Wang confides: “For a Peking Opera performer, getting into character really is quite difficult.”
Huang Yu-lin, who has appeared in Apocalypse of Beijing Opera with the Ping Fong Acting Troupe, agrees. In her view, the big revelation that modern theater has brought to Peking Opera performers is the realization that “you’ve got to go beyond the formalism of Peking Opera and get into character; beyond technique, we’ve got to be in touch with emotion if we’re ever going to have anything in our ‘bag of tricks’ to deal with the challenges of a new environment.”
Incorporating elements of modern theater into traditional Chinese opera is the direction in which things are heading.
GuoGuang performer Hsu Hsiao-tsun opines: “Performing an old opera requires excellent technique, while performing something new challenges the performer to delve into new possibilities.” In his view, the point of all the tumbling and jumping of martial and clown roles was traditionally to display technical mastery, but nowadays performers do it because the storyline requires it or the director asks them to.
“The mission of the contemporary actor is to keep alive the skills of the past for the next generation,” says Hsu. Many troupe members still feel that they’re far from mastering the old operas and really want to keep working on them. But, argues Chen Yuan-hong, another GuoGuang performer, “Regardless whether you’re doing traditional opera or something new and experimental, there’s no getting away from the essence of Peking Opera. You’ve still got to work on your craft and understand every little detail.”

Princess Flowers requires considerable acrobatic skill, while Huang Yu-lin’s strength lies elsewhere, but she gave it her all as she went well beyond her comfort zone.
Wang An-chi, the artistic director at GuoGuang and a professor in the Department of Drama and Theatre at National Taiwan University, has written that Peking Opera long ago ceased to be entertainment for the masses. In her opinion, in addition to preserving Peking Opera as a piece of cultural heritage, it is even more important that this art form continue forward as a highly developed branch of modern theater, and that it interact in that capacity with other types of performing art.
Declares Wang An-chi: “The world of Peking Opera today is not what it was in the early years of the republic. Red-hot rivalry between different traditions within the art form is no more. And it’s not just competing anymore with Henan Opera, Kun Opera, or Taiwanese Opera. These days, the competition includes Ping-Fong Acting Troupe, Performance Workshop, Cloud Gate Dance Theatre, Godot Theatre Company, and Greenray Theatre Company.”
Bold thinking, to be sure, but not outlandish. She is simply giving a factual description of the position of Peking Opera in today’s society. For young Peking Opera performers, there is no other choice but to do what has to be done.
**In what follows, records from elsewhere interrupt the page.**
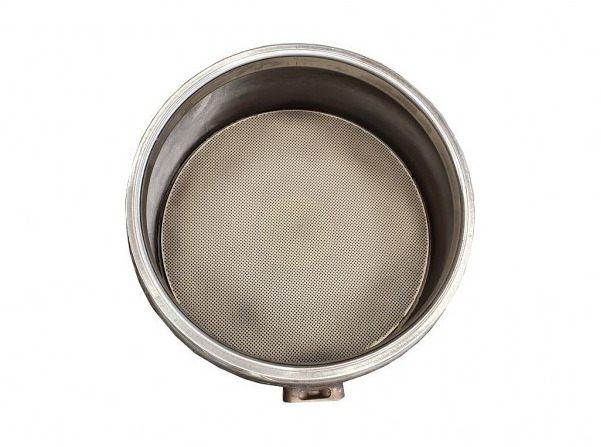 Rußpartikelfilter IVECO Eurocargo - 5802020369 - Exhaust system for Truck: picture 2 Rußpartikelfilter IVECO Eurocargo - 5802020369 - Exhaust system for Truck: picture 2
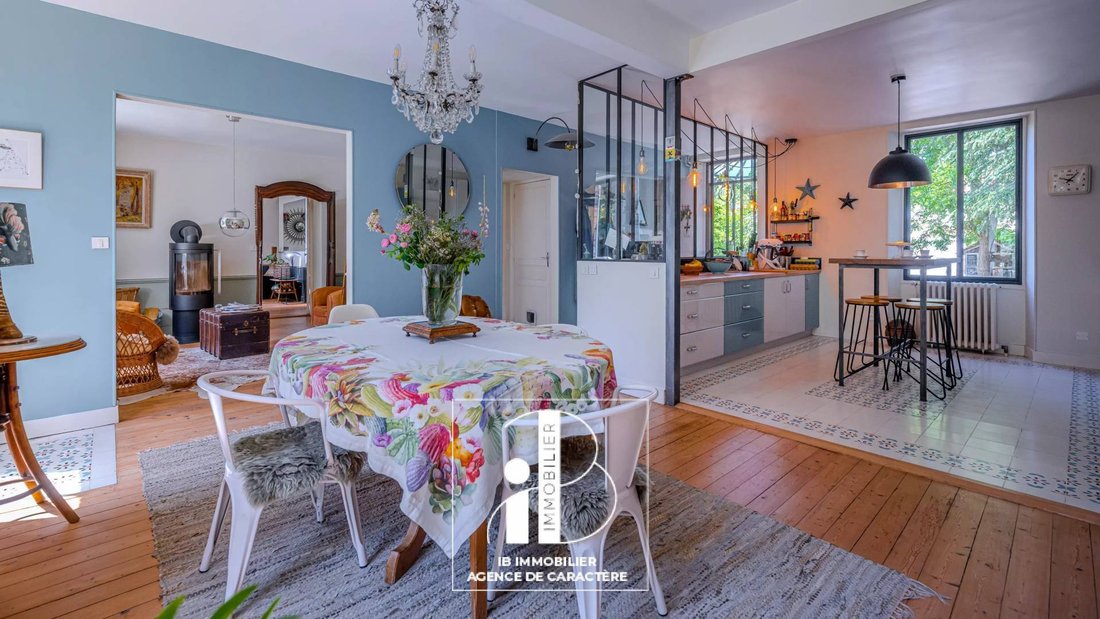 House in Bourron-Marlotte, Ile-de-France, France 3 - 18048711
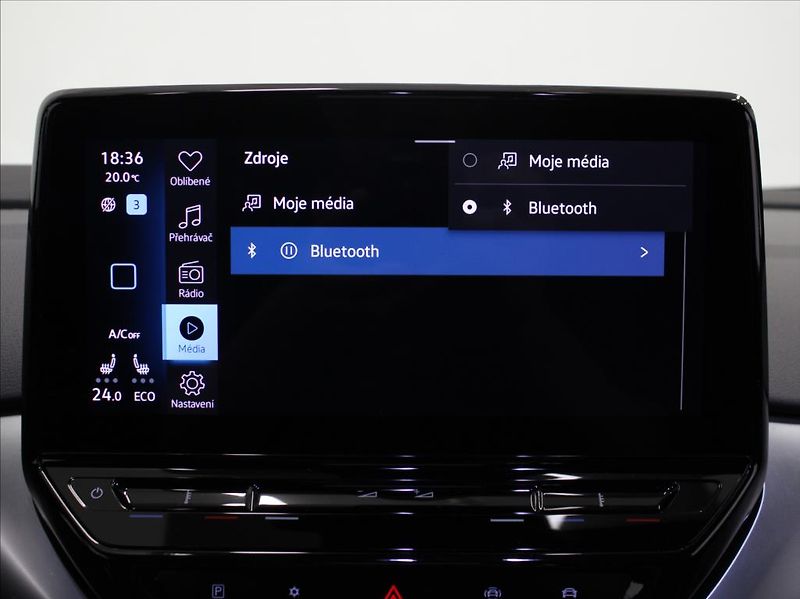 Volkswagen ID.4 0,0 77kWh 195kW Pro 4Motion ČR - fotka 13 z 23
To describe the situation in which younger performers find themselves, Wang Kuan-chiang uses an old saying that is often repeated within the theatrical community: “In this line of work, the old and the young don’t get any special breaks.” Hard work is the only answer.
It is often said that 10 years of training go into a single minute of performance on stage. Therein lies a cue for the younger folks: You’ve got challenges? Then get cracking!

Even as a play is being rehearsed, members of the cast must be ready when they're not on stage to give interviews and provide explanations of Peking Opera.